── Stored records ──

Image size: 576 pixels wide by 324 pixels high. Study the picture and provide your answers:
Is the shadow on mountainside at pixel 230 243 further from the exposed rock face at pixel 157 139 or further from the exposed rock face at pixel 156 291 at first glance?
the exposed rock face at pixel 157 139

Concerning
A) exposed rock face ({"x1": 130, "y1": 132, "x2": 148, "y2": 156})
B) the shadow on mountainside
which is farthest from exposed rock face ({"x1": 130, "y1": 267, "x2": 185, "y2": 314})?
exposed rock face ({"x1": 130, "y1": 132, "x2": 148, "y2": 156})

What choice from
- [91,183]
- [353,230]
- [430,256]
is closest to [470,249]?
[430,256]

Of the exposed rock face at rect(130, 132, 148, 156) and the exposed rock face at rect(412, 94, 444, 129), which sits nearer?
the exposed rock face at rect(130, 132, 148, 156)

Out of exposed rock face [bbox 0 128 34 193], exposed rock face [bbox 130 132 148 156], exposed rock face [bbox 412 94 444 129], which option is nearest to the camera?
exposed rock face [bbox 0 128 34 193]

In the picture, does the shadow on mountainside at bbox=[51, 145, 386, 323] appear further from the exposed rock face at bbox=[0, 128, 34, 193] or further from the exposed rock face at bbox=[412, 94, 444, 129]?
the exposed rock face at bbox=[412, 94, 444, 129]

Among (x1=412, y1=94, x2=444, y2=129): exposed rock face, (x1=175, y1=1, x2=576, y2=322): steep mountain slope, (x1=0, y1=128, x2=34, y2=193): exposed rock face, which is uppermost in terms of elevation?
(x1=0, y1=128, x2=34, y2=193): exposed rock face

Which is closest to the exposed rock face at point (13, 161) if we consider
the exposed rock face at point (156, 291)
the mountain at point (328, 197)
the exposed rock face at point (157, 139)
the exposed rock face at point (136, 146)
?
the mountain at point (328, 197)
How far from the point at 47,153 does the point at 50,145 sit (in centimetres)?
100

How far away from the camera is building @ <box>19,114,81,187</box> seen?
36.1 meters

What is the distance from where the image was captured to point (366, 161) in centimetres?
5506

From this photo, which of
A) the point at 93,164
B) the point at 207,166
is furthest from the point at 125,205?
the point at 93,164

───

» Aim:
Please quote the entries word for word, starting at the line that contains "Which is closest" and continuing through the end of the entries.

» Answer to the exercise:
Which is closest to the exposed rock face at point (13, 161) if we consider
the exposed rock face at point (156, 291)
the mountain at point (328, 197)
the exposed rock face at point (157, 139)
the exposed rock face at point (136, 146)
?
the mountain at point (328, 197)
How far from the point at 47,153 does the point at 50,145 sit (in centimetres)?
100

How far away from the camera is building @ <box>19,114,81,187</box> seen?
36.1 meters

What is the distance from where the image was captured to point (366, 161) in centimetres?
5506

From this photo, which of
A) the point at 93,164
B) the point at 207,166
is furthest from the point at 125,205?
the point at 93,164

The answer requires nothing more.